What Actually Is Probate?
Technically “probate” means the act of proving someone’s will; it is more fully defined as, “the legal process that officially proves the validity of a will. This includes an inventory of the decedent’s property, resolving all debts and claims, and distribution of the decedent’s estate.” (Black’s Law Dictionary). More generically it refers to the process of handling a deceased person’s estate, whether they had a last will and testament or not.
What Factors Set The Stage For Probate To Happen?
Anytime someone dies or passes, you need to consider whether or not formal probate through a probate court is necessary. Probate can be necessary regardless of whether they had a last will and testament or not.
Is Probate Necessary?
Normally probate is necessary where there are assets that do not pass at someone’s death automatically. What do I mean by that? Let’s discuss some specific examples. I like to talk about the assets that most people have, which are a house, cars, bank accounts, and retirement accounts.
Joint bank accounts normally pass automatically. That is to say, if two or more persons’ names are on a joint account, when one of them dies, the other person or persons automatically get to keep what is in the account. Also, sometimes a banking institution will have or allow you to put a “payable on death” or “POD” provision in place, which says who gets your account if you die. But if your account is not joint and does not have a POD provision, the only way to get to it will be through the formal probate process.

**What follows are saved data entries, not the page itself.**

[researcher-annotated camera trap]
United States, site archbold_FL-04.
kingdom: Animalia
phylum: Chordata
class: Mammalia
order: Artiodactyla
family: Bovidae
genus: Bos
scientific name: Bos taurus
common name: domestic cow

When it comes to retirement accounts, like IRAs or 401(k)s, usually the person will be asked to and has designated who the account will go to upon their death – they have designated one or more beneficiaries and the account will pass according to those instructions without any probate being needed.
Automobiles can usually be transferred to heirs of the deceased directly through the Department of Driver Services without having to go through probate. You have to bring a certified copy of the death certificate and the registration information to the DDS.
If the person who dies had a house or real estate, you have to look at the deed. If the deed was in the name of the deceased person and someone else with right of survivorship, then upon the death of one of those two, the property automatically belongs to the other person without having to do anything through probate. However, if the deed was not a survivorship deed, then probate will be necessary to pass the title of that property, whether it is according to a will or according to the law if there was no will.
What Are My Options For Avoiding Probate?
As described above, to avoid probate or to simplify it, consider doing a survivorship deed if you have a spouse or partner you want to get your home or real property upon your death. But keep in mind that once you do that, you cannot undo it unless the other person agrees to deed it back to you.
For bank account and retirement accounts, ask the bank or institution if you can do a POD or payable on death provision to say who it goes to on your death.
Some people use living trusts to avoid probate. Think of a trust as being a separate bag or pool of assets. A “trust” is established by a document that appoints someone to be the “trustee” or caretaker of whatever assets you put into the trust, and which also names a “beneficiary” or “beneficiaries” for whose benefit the assets are to be managed. The trust spells out what should be done with those assets while you are alive and also tells what should happen to them on your death. Normally you appoint yourself as the trustee to take care of your own assets while you are alive for the benefit of yourself as the beneficiary, and you designate someone else to become the successor trustee and to carry out the trust instructions on your death for the benefit of whomever you designate. Trusts have pluses and minuses to them, and you really need to speak with an attorney to see if they are right for you. It is also very important to consider tax implications and to speak with a certified public accountant or other tax professional in making these decisions.
Probate is not always the big, bad burden that people make it out to be. And even if you have a trust, I tell people they still need a will in case there are on or more assets out there that they forget to put into the trust or that exist outside the trust.